SOURCE PASSAGE ▸
Thursday, August 12, 2010

Movie Review: "The Kids Are All Right" (but you might not be after you see this movie!)

I just returned from watching The Kids Are All Right. I read the reviews. I thought I was going to a critically acclaimed film about a lesbian couple coping with the sudden appearance of their kids' sperm-donor dad.
And it was that. It was also a movie about betrayal.
Which I didn't expect at all.
I survived. I didn't storm out, in part because the betrayal was treated so...accurately. It wasn't romanticized. Or simplified. Either the writer has experienced a trust violation (such a clinical term for something so fist-in-the-gut dirty) first-hand or has channeled someone who did.
The look on the betrayed character's face when she first realizes that her partner has cheated was excruciating to watch. Her confusion as her mind wrestled with what she now knew intellectually vs. what she thought she knew emotionally. Her mental removal from the scene as she watched herself and everyone else, knowing somehow that life as she moved forward would forever be divided into "before" and "after".

REQUIREMENT A ▸
Answer these questions from the movie review:
(i) What did the writer expect the film to be about before seeing it?
(ii) What else was the film about that the writer did not expect?
(iii) Into which two parts does the betrayed character sense her life will be divided?
REQUIREMENT B ▸ Write the next part of the movie review, picking up after its final sentence.

INFORMATION SUPPLIED ▸
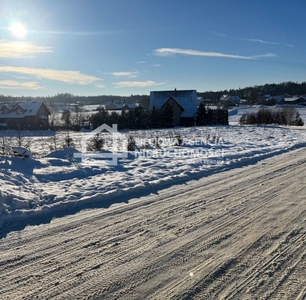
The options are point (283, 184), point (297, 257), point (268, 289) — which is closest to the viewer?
point (268, 289)

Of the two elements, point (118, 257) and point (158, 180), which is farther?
point (158, 180)

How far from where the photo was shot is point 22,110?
4997 cm

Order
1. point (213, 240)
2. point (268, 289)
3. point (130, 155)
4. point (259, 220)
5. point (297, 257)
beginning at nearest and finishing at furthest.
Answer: point (268, 289) → point (297, 257) → point (213, 240) → point (259, 220) → point (130, 155)

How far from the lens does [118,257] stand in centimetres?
367

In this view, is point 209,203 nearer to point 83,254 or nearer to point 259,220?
point 259,220

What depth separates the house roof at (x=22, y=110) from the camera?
161ft

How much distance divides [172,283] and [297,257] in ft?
5.45

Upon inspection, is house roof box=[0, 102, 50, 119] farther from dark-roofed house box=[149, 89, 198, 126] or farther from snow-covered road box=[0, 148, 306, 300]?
snow-covered road box=[0, 148, 306, 300]

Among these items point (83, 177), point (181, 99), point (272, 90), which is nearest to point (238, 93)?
point (272, 90)

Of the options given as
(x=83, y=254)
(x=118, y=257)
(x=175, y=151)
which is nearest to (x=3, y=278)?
(x=83, y=254)

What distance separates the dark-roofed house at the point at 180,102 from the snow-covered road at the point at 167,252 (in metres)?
38.0

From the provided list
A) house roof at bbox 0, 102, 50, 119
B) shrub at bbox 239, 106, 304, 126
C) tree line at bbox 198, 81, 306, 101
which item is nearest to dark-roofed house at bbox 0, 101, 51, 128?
house roof at bbox 0, 102, 50, 119

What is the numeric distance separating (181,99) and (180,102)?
700 millimetres

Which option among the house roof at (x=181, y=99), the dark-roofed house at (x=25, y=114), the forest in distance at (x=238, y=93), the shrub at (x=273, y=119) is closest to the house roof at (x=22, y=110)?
the dark-roofed house at (x=25, y=114)
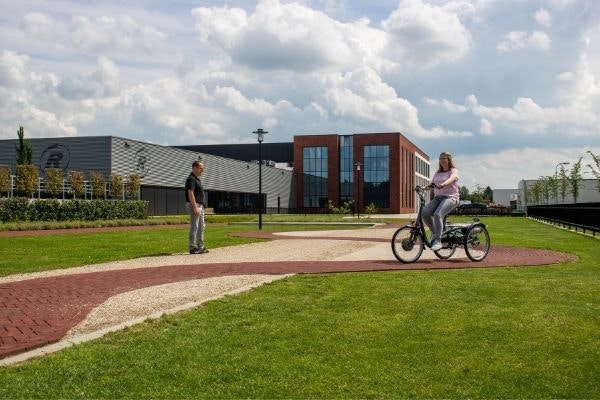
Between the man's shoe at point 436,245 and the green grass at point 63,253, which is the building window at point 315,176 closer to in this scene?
the green grass at point 63,253

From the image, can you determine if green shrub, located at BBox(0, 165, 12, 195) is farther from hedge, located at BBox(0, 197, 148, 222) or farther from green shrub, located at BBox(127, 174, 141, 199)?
green shrub, located at BBox(127, 174, 141, 199)

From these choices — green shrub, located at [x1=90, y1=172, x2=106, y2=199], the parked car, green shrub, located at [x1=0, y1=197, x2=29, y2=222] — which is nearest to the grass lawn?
green shrub, located at [x1=0, y1=197, x2=29, y2=222]

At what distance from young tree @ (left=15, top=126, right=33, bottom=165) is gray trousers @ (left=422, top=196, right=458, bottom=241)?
4294 centimetres

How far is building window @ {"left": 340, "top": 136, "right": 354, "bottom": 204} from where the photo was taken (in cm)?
8388

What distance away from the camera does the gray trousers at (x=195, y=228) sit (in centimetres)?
1280

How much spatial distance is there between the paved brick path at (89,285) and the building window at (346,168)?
70.6 metres

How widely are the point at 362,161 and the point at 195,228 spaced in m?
71.3

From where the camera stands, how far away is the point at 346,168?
8444cm

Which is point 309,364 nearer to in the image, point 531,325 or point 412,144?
point 531,325

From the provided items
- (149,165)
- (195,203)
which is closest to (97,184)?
(149,165)

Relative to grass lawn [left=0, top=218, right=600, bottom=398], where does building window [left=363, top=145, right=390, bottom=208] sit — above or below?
above

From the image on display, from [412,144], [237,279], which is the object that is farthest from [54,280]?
[412,144]

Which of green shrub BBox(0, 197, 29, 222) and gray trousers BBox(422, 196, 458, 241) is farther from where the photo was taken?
green shrub BBox(0, 197, 29, 222)

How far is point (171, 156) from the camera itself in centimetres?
5531
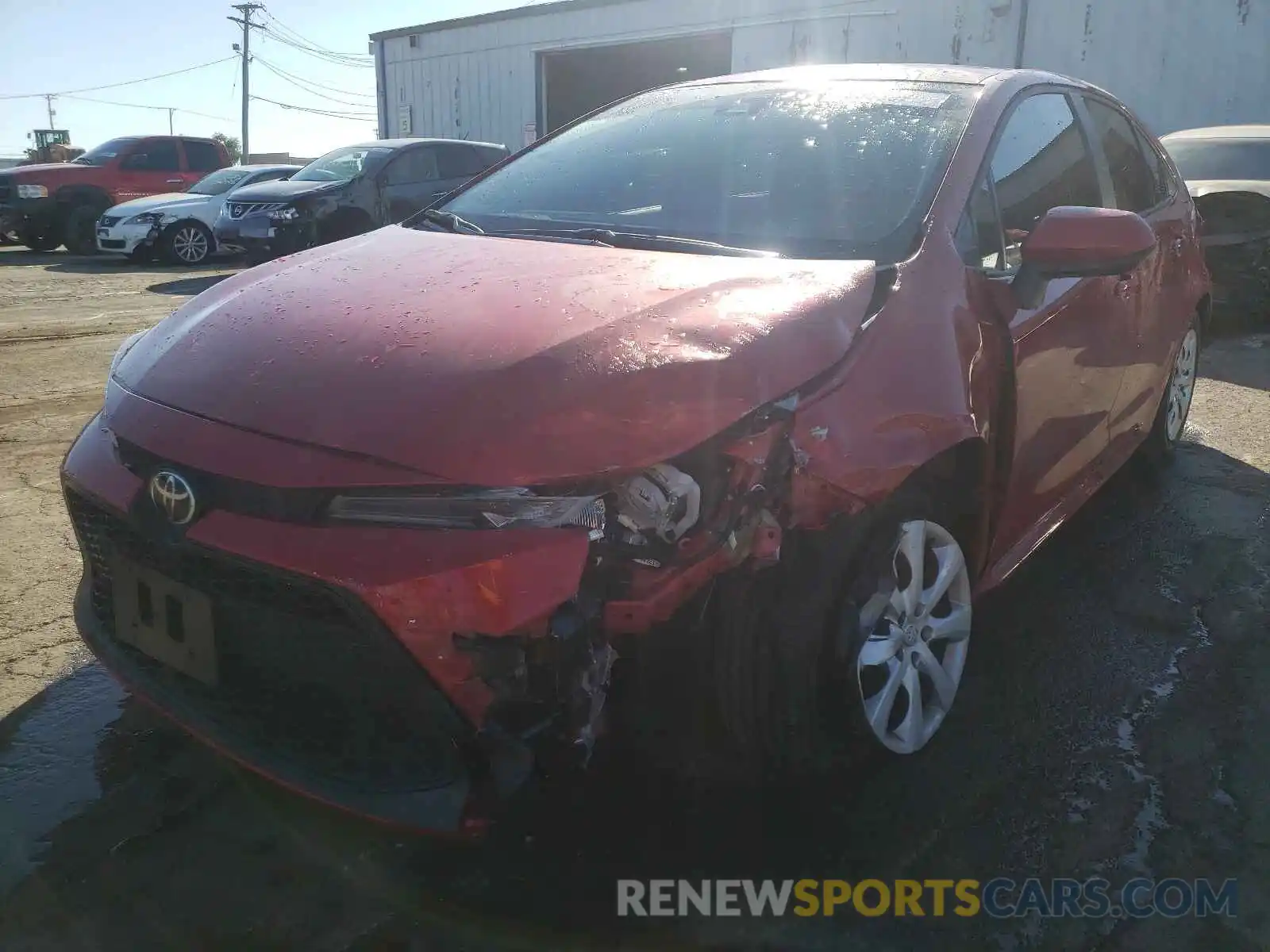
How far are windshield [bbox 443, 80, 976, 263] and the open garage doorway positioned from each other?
17.2 meters

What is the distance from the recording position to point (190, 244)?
13289 millimetres

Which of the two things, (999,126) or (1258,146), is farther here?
(1258,146)

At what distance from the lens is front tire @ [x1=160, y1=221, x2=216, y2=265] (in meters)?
13.1

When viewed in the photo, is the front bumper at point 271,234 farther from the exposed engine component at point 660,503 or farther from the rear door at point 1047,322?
the exposed engine component at point 660,503

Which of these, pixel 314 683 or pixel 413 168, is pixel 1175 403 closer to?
pixel 314 683

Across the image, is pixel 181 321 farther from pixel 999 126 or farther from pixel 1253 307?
pixel 1253 307

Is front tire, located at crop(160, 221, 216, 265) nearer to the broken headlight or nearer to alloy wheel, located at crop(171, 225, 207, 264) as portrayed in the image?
alloy wheel, located at crop(171, 225, 207, 264)

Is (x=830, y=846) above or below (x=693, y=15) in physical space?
below

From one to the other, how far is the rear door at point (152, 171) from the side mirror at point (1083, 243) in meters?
15.6

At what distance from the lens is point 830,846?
211 centimetres

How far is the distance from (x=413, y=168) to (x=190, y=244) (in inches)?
156

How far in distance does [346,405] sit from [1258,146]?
8.71 m

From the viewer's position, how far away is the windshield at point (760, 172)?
2.49m

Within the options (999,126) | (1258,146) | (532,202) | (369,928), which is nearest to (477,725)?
(369,928)
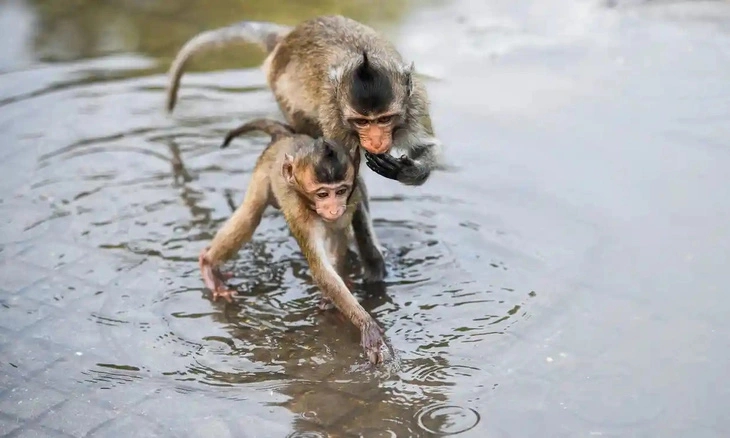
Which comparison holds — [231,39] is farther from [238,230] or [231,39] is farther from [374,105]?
[374,105]

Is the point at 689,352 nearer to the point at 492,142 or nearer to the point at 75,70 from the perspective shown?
the point at 492,142

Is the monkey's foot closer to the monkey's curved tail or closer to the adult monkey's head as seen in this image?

ANSWER A ▸
(i) A lesbian couple coping with the sudden appearance of their kids' sperm-donor dad.
(ii) Betrayal.
(iii) "Before" and "after".

ANSWER B ▸
And though she confronted her partner with evidence...and received the expected refutation, she knew. Just like so many of us knew, regardless of the denials, the blame-shifting. And the appeal to, "please don't make me feel any crazier than I already feel" speaks for all of us.
The newly betrayed might want to give this film a pass, at least until time has worked its magic.
And even those, like me, whose wound is slowly fading to a scar, would do well to think long and hard about whether they want to vicariously watch their own drama.
Consider yourself warned.

4 comments:

  1. i just want to say thank you for this blog. it really resonates with me and has been helping me get through the past week since i found out about the betrayal. you're now in my google reader, but i find myself reading the archives over and over.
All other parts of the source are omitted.